I'm wondering because the EyeTV 500 is a tad pricey, and if there are only a few channels available (either over the airwaves, or unencrypted from Shaw digital) it wouldn't likely be worthwhile. There's no cable TV tuner in the 500, so it's really somewhat limited.


----------



## Derrick (Dec 22, 2004)

I use the EyeTV Wonder USB ... I like it very much ... small footprint ... pretty good quality (dual 2.0 G5 helps) ... and they just updated the software to export to the iPod (version 1.8.4) ... it will also export to the PSP as well.

Price $229.


----------



## dona83 (Jun 26, 2005)

Currently it's CTV HD that has the antenna up there and it's basically almost the entire CTV lineup in HD. I don't know if there are any other stations broadcasting from that antenna, I highly doubt it. Sportsnet is not run by CTV anymore which is too bad.


----------



## ArtificiaLard (Feb 8, 2005)

*Plextor ConvertX for Mac?*

I really like the Plextor ConvertX for Mac. It costs quite a bit less than the EyeTV 200 (at last check 1-2 months ago) because it uses the standard Plextor USB 2.0 tuner and licenses the EyeTV software. It also has all of the same features: USB 2.0, hardware MPEG2 encoding, and also MPEG4 (DIVX) encoding which is really useful if you want to archive your shows in a space-efficient format.

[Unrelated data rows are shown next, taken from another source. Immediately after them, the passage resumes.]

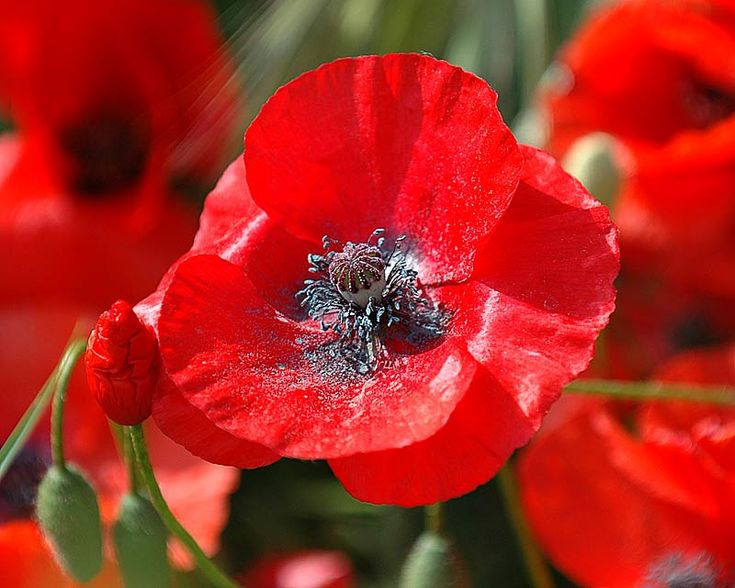 Red Corn Poppy Flower Seeds   Papaver Rhoeas (they Self Sow)
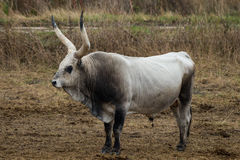 Hungarian Grey cattle on a local meadow Royalty Free Stock Photo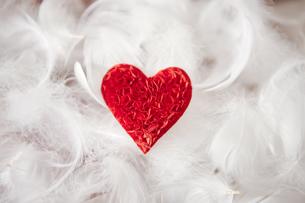 ハートの小物と羽の写真素材 [FYI01285468]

The only thing it's missing is the remote but I don't feel like that's a huge omission. 

Macworld review

P.S. If you're shopping for this make sure you get the Mac version - the Windows version does not work with the Mac OS far as I know.


----------



## gwillikers (Jun 19, 2003)

dona83 said:


> Currently it's CTV HD that has the antenna up there and it's basically almost the entire CTV lineup in HD. I don't know if there are any other stations broadcasting from that antenna, I highly doubt it. Sportsnet is not run by CTV anymore which is too bad.


That alone almost makes getting an EyeTV 500 worthwhile. Too bad about Sportsnet, HD hockey would be nice. I was watching HD NFL on a recent trip to Regina, and it was unbelievably good. Thanks.


----------



## Derrick (Dec 22, 2004)

For those who want to record HD ... and have the Shaw box ... here you are:

http://macteens.com/index.php/features/fullstory/how_to_make_your_own_home_theatre_mac_htmac/

I have been using this for over a year ... works like a charm.


----------



## gmark2000 (Jun 4, 2003)

Derrick said:


> For those who want to record HD ... and have the Shaw box ...


How big are the files? How do you archive them?


----------



## Derrick (Dec 22, 2004)

gmark2000 said:


> How big are the files? How do you archive them?


They are m2t files which are playable with VLC ... as far as size ... approx 1 Gb for every 10 minutes of recording.


----------